Thirteen percent of Franklin County residents younger than 65 -- 128,000 people -- already are uninsured.
Patient advocates such as Cathy Levine say people using emergency medical workers for minor problems are further examples of the nation’s broken health-care system.
“They don’t have a regular place to go, they don’t have a place to call for advice and ask, ‘Do I need to be seen?’ and they don’t have a way to get there,” said Levine, executive director of the Universal Health Care Action Network of Ohio.
The most common run for Columbus paramedics is to check on an ill person. Some call regularly, so much so that paramedics know their names and addresses by heart.
Call screening stopped in Columbus about 15 years ago, Coles said, after patients across the nation died when dispatchers decided not to send an ambulance.
“It’s better for us to have gone and not really be needed than not have gone and be needed,” he said.
The paramedics at Station 15, on E. Livingston Avenue, are kept busy. During an eight-hour period last Wednesday, Elford and Turley handled 10 runs, including eight medical calls. One call was to stand by for a police drug raid; the other, which was canceled, was for a fire.
Four of the medical calls did not require transporting someone: the child with the fever, a car crash in which no one was injured, a report of a seizure that was canceled, and a man lying in a parking lot who turned out to be drunk.
They took four others to hospitals:
- An 18-year-old high-school student with severe pain on his right side.
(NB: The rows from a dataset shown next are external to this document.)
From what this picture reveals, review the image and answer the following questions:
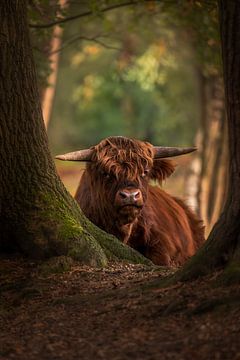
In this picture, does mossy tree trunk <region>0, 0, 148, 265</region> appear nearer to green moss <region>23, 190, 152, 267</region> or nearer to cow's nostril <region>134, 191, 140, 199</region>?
green moss <region>23, 190, 152, 267</region>

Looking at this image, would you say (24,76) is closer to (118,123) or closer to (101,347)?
(101,347)

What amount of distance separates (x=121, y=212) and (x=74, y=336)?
12.7 feet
- A 54-year-old man who had pain all over his body and couldn’t walk. He had seen his doctor the week before. The paramedics carried him up from the basement to get him to the ambulance.
- A 20-year-old man who called 911 because he had trouble breathing. He met the paramedics in the street carrying his backpack, saying he wanted to go to a hospital.
- A 55-year-old woman, who has Medicaid and Medicare, who also had trouble breathing. She had a cold and had been smoking and drinking beer.
Elford gave her a breathing treatment during the ride to the hospital, and checked her blood pressure and heart rate.
The woman said she had been at the hospital two weeks earlier, coughing up blood.